My commute from the MetroWest suburbs to Casserly House starts with a 6:45am commuter train from Concord to North Station, then an Orange Line subway to Forest Hills, then a bus to Stellman Road. As a semi-retired Ignatian Volunteer Corps member, I think to myself, “Why do I feel so much happier than my fellow commuters?”
Sister Nancy greets me with “Are you up for teaching a class this morning?” or “I’ve got a new one for you to register. Let me know whether you think we should take her.” I never know what awaits me, but that is part of the appeal. Refugees and immigrants also never know what awaits them. I am one of them!
As adult ESOL students start to arrive, I gather a few around a table and we engage in casual conversation and vocabulary building. We might talk about what each of us did over the weekend or what we ate. I learn that Haitian soup frequently includes bananas.

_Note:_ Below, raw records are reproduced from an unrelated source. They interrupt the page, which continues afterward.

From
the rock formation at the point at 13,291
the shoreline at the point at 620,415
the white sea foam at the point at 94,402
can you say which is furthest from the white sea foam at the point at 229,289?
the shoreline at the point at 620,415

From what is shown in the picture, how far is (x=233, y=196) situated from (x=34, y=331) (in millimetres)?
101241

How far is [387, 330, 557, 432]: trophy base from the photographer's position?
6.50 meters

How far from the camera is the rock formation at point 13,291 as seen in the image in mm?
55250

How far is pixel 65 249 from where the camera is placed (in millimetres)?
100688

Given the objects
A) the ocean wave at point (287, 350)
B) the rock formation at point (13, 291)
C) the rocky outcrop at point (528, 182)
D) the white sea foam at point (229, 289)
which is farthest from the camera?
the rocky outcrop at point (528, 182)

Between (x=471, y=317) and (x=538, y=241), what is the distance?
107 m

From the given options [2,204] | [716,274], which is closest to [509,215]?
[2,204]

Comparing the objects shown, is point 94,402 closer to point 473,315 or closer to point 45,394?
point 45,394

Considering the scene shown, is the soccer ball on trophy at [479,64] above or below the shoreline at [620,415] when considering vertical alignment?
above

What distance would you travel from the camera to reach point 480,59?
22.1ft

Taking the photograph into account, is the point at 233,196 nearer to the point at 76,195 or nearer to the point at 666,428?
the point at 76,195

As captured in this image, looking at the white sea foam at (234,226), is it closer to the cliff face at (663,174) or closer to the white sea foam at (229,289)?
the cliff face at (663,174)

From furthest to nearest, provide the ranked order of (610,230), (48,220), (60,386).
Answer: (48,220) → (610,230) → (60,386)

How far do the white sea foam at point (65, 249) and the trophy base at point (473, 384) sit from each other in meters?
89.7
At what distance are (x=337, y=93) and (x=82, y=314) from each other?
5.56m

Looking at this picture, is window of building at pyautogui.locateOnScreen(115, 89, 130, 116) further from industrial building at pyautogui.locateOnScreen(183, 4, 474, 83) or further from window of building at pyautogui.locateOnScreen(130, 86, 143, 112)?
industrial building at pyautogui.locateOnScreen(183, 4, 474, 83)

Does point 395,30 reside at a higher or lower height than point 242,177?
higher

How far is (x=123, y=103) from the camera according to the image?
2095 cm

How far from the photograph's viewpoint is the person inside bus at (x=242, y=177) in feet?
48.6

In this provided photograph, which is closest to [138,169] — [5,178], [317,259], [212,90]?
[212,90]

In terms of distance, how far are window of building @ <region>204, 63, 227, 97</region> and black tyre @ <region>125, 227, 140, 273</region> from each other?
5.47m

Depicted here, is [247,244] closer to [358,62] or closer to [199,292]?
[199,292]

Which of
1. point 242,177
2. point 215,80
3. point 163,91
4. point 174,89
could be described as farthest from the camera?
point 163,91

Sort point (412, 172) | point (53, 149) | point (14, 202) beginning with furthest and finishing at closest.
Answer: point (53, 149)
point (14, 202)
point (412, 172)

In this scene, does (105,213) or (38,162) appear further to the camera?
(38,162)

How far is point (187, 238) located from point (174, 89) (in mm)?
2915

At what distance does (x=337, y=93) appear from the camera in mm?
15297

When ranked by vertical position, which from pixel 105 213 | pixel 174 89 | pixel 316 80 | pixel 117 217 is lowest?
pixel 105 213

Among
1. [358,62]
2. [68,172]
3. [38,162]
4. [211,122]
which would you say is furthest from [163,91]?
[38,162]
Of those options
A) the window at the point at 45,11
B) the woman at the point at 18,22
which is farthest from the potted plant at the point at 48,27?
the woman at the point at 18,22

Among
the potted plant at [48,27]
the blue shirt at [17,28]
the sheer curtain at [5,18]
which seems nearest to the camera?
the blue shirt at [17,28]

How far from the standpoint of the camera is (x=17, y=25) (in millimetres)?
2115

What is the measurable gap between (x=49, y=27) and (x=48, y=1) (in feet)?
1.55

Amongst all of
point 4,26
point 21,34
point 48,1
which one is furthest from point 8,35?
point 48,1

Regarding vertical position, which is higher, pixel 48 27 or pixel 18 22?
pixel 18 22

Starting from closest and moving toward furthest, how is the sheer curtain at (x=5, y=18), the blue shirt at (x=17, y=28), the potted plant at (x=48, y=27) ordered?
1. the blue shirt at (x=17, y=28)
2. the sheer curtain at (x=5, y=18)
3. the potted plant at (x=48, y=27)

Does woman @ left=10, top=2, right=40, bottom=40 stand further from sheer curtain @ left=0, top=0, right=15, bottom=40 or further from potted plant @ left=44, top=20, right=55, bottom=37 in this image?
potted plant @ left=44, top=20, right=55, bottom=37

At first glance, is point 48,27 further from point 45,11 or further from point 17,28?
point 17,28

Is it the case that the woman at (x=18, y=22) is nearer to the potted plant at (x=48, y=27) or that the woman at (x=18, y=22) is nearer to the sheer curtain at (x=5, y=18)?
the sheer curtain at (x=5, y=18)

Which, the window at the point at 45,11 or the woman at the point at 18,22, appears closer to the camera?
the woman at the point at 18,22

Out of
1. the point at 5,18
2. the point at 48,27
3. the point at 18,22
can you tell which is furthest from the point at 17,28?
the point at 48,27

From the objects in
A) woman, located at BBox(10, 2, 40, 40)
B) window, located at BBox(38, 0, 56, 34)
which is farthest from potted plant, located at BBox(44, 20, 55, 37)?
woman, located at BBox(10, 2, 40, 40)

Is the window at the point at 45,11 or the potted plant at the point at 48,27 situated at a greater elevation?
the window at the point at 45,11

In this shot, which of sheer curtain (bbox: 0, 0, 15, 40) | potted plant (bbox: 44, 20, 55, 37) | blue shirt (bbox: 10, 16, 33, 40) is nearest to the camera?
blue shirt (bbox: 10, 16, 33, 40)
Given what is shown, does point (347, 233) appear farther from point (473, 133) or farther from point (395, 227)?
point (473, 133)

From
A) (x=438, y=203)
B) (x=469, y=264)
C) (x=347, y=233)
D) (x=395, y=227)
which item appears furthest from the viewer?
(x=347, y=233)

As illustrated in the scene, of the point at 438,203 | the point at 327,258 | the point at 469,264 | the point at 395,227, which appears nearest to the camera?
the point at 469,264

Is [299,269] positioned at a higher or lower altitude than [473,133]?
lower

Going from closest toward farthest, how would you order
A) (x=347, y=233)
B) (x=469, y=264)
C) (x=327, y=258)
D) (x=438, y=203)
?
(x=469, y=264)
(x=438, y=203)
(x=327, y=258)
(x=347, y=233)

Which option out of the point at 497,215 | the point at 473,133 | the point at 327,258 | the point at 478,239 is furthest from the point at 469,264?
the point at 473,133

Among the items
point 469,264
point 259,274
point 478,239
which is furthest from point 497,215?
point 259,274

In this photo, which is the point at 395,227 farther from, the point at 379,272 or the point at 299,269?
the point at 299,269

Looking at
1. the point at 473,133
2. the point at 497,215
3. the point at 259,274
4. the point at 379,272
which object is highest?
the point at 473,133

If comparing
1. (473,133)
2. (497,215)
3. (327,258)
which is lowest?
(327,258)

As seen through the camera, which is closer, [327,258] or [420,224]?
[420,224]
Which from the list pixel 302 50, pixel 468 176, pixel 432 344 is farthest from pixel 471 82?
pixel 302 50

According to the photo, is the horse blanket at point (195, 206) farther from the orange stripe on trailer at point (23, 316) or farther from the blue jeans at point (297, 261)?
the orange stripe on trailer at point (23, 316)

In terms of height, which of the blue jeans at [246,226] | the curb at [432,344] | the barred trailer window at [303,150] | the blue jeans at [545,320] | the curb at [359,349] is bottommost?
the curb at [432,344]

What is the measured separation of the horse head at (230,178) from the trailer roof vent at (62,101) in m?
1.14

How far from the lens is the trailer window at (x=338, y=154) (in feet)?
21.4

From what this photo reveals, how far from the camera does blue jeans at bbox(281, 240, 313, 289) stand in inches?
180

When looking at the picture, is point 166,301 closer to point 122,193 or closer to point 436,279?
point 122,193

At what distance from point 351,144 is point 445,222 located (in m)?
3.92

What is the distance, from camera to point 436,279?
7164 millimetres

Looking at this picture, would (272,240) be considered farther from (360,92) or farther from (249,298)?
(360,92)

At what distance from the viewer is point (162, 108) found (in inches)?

I meet one-on-one with adults, walking through the immigration maze with them, listening to them and counseling them in whatever way I can. I marvel at the resilience I see in these suffering people, how they can cope with tragedy, torture, loss, poverty, and discrimination. And I wonder, “How can these people still smile?”
The day continues with lunch at noon, and I break out the yogurt and granola bar and enjoy discussions with Sister Nancy and Amanda (JVC) about social justice, Ignatian spirituality, and Boston’s unique quirks. Drop-in visitors at lunch are always welcome.
My after-school tutoring is frequently a lesson in humility. A child once admonished me “Jim, this is second-grade math; you’re supposed to know this stuff!” Rather than worrying about my tutoring skills, I tell myself to try to be that loving father or grandfather the children have not experienced.
As I do the reverse-commute back to the suburbs, I reflect on my experiences and say a little prayer for the suffering. I saw God’s love for the poor and felt His presence among them. Yes, I know I am so much happier than my fellow commuters!